» Esercizio breve 1: Secondo l'articolo sull'illusione della soluzione, quanti spremiagrumi ci sono stati in casa a un certo punto?

» Documento:
++++
Presumere inconsciamente il funzionamento di una determinata soluzione può portare a fallimenti disastrosi. Lo stesso accade quando non si dedica abbastanza tempo all’analisi iniziale e non si coinvolgono tutte le parti interessate dal problema che si vuole risolvere
Devo confessare una cosa: adoro i gadget e sono attratto dalla novità tipica dei nuovi prodotti tecnologici scintillanti. E sono anche noto per comprare senza pensare davvero alla praticità dell’oggetto che sto acquistando, il che significa che ho cassetti pieni di prodotti tecnologici e di gadget che uso raramente, se mai li uso. C’è stato un tempo in cui avevamo non meno di tre spremiagrumi in casa, che (per quanto mi riguarda) sono tre in più di quelli di cui avremo mai bisogno. Ognuno di questi prodotti sembrava una buona idea, ma ben presto tutti finirono relegati nelle profondità di un polveroso armadio, per non essere più riutilizzati. C’è però una cosa da dire: mentre la maggior parte dei gadget a cui mi riferisco è tutto sommato di poco conto, nelle aziende persiste un modello simile e più preoccupante. Chi ne è coinvolto spesso si innamora dell’idea di una particolare soluzione molto prima che sia stata determinata una comprensione del contesto e dei risultati desiderati. Ma se nessuno ha chiesto “perché è necessario un cambiamento” e “quali benefici e risultati stiamo cercando”, come diavolo possiamo mai sapere se la presunta soluzione migliorerà effettivamente le cose? Per giunta c’è la possibilità che, nella realtà, la presunta soluzione possa in realtà peggiorarle le cose.
L’illusione della soluzione
Questo modello di presumere inconsciamente che una particolare soluzione funzionerebbe, può portare a situazioni in cui i team finiscono per fornire esattamente ciò che è specificato solo per scoprire che non è ciò di cui le persone avevano bisogno o si aspettavano. Le diverse prospettive di chi è coinvolto rimangono inascoltate e potrebbe esserci un tacito disaccordo sul motivo per cui il cambiamento è necessario, quale ne sia l’ambito e come verrà realizzato. Chi ha lavorato a progetti di questo tipo conosce bene quanti conflitti possono emergere, spesso nei momenti meno opportuni. A questo proposito, la “soluzione” implementata non è affatto una “soluzione”: la modifica implementata potrebbe aver effettivamente peggiorato le cose, con gli utenti che si lamentano a gran voce del fatto che non fa ciò di cui hanno bisogno. Il prodotto implementato potrebbe rimanere inutilizzato, con le parti interessate che lo detestano attivamente e trovano modi per evitarlo. Diventa un errore costoso e (metaforicamente) raccoglie polvere, proprio come i luccicanti gadget tecnici inutilizzati di cui ho parlato prima. Si tratta di un esito davvero negativo: tempo e denaro vengono sprecati, ma anche le relazioni con gli stakeholder ne vengono danneggiate poiché il prodotto non soddisfa le aspettative. Potrebbe anche essere “in tempo” e “nel rispetto del budget”, ma se nessuno lo usa, non costituirà un beneficio e probabilmente sarà un errore costoso! Tuttavia, esiste un modo per sapere in anticipo come potrebbe andare a finire.
++++
» Voci fornite:
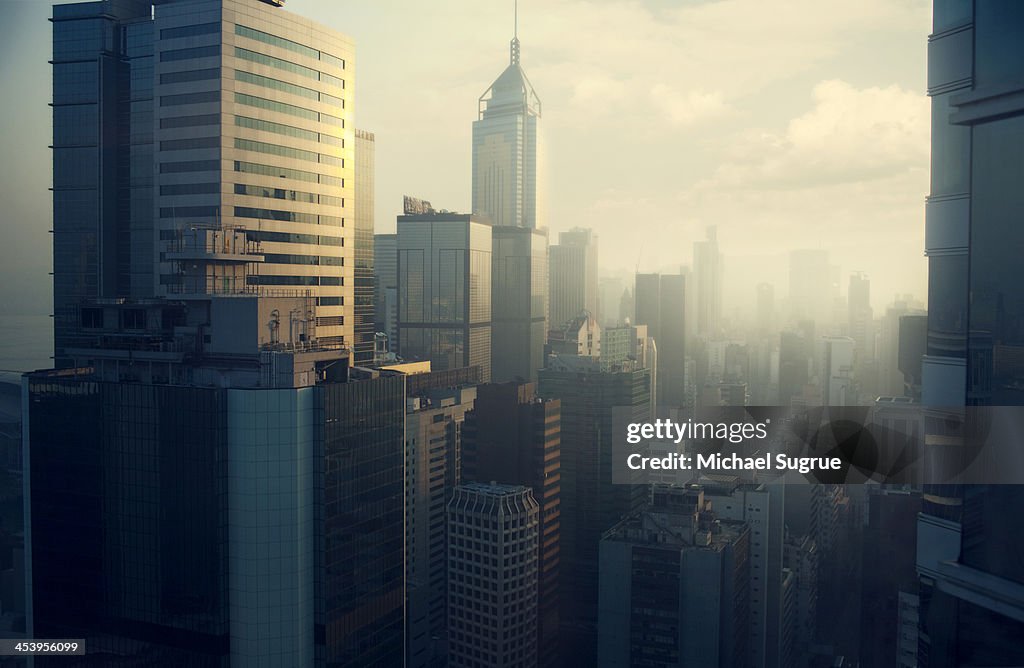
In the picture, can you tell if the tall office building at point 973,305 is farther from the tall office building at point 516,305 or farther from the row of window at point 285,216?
the tall office building at point 516,305

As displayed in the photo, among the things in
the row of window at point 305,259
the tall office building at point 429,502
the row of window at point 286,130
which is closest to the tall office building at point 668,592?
the tall office building at point 429,502

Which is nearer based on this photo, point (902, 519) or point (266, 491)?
point (266, 491)

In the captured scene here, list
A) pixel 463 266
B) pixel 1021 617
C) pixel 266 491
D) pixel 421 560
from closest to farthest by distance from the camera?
1. pixel 1021 617
2. pixel 266 491
3. pixel 421 560
4. pixel 463 266

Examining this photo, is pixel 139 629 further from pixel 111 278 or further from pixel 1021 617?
pixel 111 278

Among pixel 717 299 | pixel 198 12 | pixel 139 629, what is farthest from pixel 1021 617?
pixel 717 299

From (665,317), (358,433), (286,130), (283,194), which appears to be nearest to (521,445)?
(283,194)

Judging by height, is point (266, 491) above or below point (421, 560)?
above

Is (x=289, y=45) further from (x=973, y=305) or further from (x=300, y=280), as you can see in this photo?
(x=973, y=305)
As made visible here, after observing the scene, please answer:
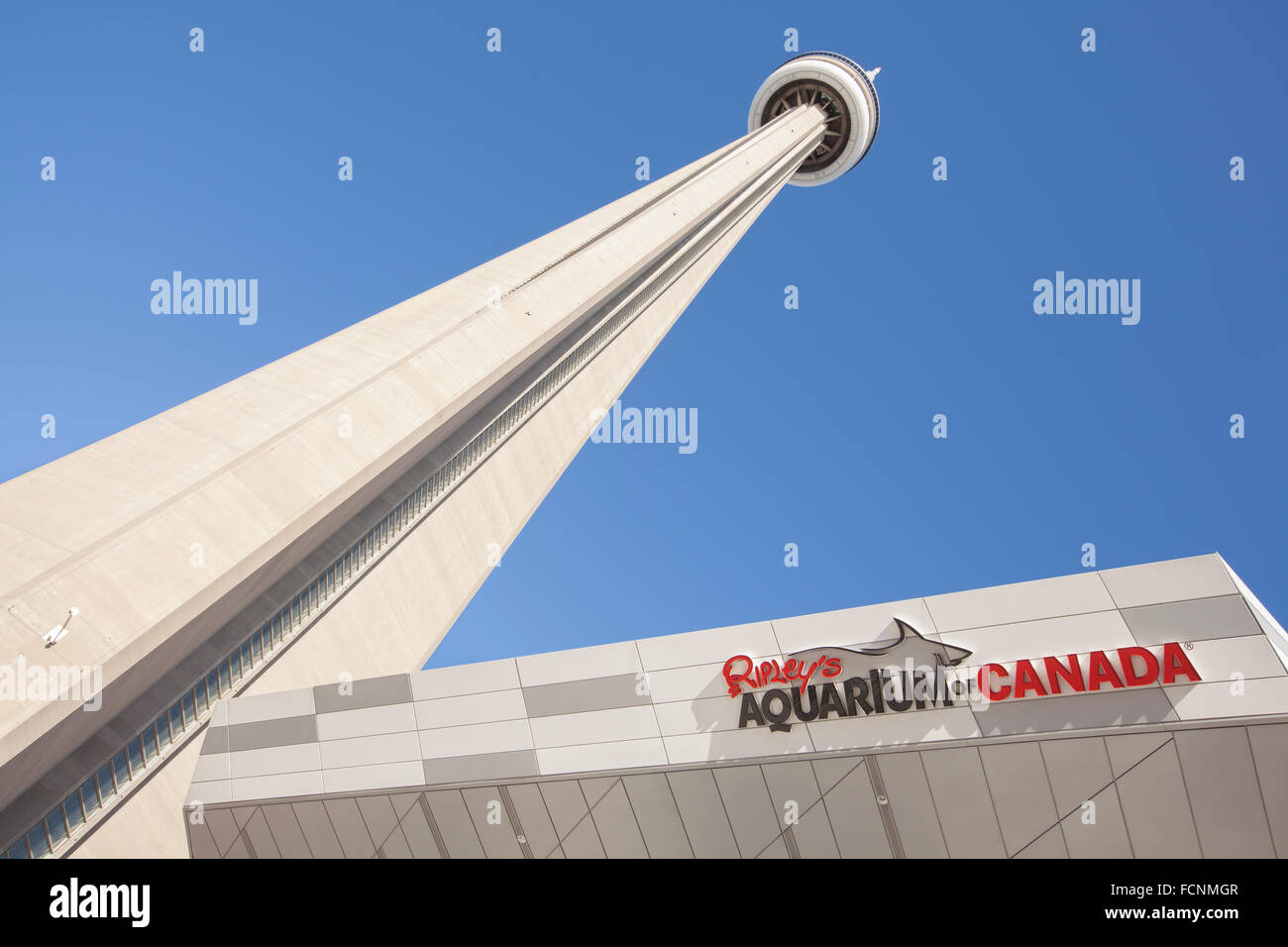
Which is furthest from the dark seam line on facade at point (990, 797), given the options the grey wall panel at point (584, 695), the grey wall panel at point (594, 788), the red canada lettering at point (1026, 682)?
the grey wall panel at point (594, 788)

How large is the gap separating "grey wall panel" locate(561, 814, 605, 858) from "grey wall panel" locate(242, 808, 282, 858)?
727cm

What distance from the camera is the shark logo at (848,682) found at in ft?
46.3

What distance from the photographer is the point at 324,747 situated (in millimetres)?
18531

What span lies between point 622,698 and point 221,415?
10838 mm

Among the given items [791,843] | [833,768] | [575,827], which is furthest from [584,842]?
[833,768]

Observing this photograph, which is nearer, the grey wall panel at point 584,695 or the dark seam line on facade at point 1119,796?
the dark seam line on facade at point 1119,796

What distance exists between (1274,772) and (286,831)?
59.7ft

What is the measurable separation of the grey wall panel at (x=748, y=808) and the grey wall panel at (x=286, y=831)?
9788mm

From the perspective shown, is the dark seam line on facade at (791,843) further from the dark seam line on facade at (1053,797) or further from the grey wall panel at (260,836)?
the grey wall panel at (260,836)

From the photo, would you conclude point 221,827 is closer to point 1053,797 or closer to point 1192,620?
point 1053,797

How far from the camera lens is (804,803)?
14609mm

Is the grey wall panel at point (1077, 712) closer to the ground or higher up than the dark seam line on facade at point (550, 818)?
higher up

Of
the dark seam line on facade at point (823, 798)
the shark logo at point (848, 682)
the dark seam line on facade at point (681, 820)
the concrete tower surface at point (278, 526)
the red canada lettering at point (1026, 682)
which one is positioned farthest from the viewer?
the dark seam line on facade at point (681, 820)
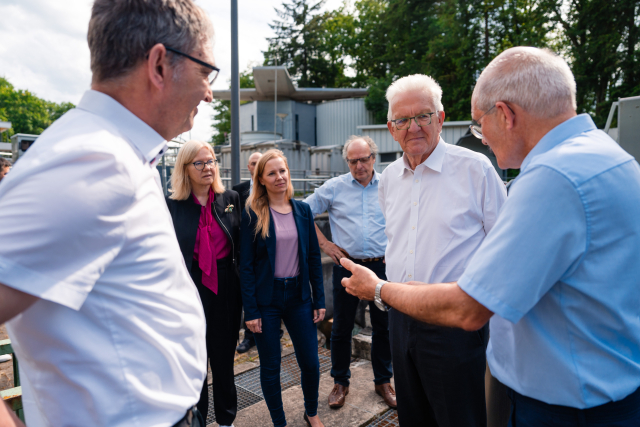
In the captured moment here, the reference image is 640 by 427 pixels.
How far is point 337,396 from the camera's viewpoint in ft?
12.6

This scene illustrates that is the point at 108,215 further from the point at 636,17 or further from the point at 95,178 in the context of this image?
the point at 636,17

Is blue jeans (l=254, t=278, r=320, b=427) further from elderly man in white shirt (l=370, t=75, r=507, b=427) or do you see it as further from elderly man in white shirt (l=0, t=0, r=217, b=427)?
elderly man in white shirt (l=0, t=0, r=217, b=427)

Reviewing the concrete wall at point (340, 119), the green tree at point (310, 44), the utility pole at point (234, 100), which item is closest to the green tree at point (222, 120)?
the green tree at point (310, 44)

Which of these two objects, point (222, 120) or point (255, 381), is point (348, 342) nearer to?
point (255, 381)

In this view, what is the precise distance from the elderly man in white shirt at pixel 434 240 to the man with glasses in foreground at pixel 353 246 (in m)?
1.41

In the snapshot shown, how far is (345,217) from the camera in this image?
4.46 meters

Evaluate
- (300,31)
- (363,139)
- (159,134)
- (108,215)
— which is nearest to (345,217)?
(363,139)

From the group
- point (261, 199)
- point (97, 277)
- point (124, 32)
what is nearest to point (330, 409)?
point (261, 199)

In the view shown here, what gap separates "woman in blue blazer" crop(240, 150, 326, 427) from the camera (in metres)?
3.32

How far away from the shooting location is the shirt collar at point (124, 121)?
103 cm

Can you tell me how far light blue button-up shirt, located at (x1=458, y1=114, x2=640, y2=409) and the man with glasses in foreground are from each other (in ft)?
9.12

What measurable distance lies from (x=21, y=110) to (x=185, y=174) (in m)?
71.8

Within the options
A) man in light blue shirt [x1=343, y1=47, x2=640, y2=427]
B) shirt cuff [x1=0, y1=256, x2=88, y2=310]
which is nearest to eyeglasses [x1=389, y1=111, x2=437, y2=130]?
man in light blue shirt [x1=343, y1=47, x2=640, y2=427]

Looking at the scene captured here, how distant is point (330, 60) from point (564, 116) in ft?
149
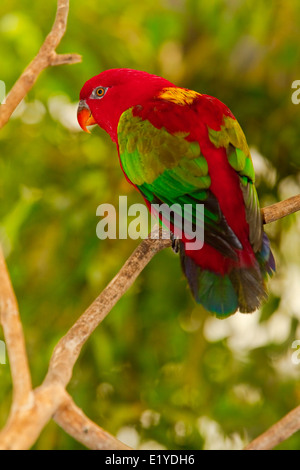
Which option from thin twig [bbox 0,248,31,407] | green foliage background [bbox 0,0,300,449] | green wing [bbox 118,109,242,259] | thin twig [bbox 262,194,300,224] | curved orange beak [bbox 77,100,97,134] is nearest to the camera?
thin twig [bbox 0,248,31,407]

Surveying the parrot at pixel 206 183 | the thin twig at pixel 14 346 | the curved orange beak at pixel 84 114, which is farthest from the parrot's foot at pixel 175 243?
the thin twig at pixel 14 346

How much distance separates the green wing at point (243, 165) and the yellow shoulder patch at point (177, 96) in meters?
0.05

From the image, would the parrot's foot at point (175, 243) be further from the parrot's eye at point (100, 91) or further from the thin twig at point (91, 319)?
the parrot's eye at point (100, 91)

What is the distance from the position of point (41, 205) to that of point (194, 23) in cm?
59

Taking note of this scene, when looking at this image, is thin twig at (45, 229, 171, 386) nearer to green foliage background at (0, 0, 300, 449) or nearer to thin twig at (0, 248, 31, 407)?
thin twig at (0, 248, 31, 407)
++++
» Esercizio breve 2: Riporta in un elenco numerato, senza righe vuote, le voci fornite a partire dalla riga che contiene "From the image, would" fino alla fine delle voci.

» Risposta completa 1: Non meno di tre.

» Risposta completa 2:
1. From the image, would the parrot's foot at point (175, 243) be further from the parrot's eye at point (100, 91) or further from the thin twig at point (91, 319)?
2. the parrot's eye at point (100, 91)
3. What is the distance from the position of point (41, 205) to that of point (194, 23) in cm?
4. 59
5. Taking note of this scene, when looking at this image, is thin twig at (45, 229, 171, 386) nearer to green foliage background at (0, 0, 300, 449) or nearer to thin twig at (0, 248, 31, 407)?
6. thin twig at (0, 248, 31, 407)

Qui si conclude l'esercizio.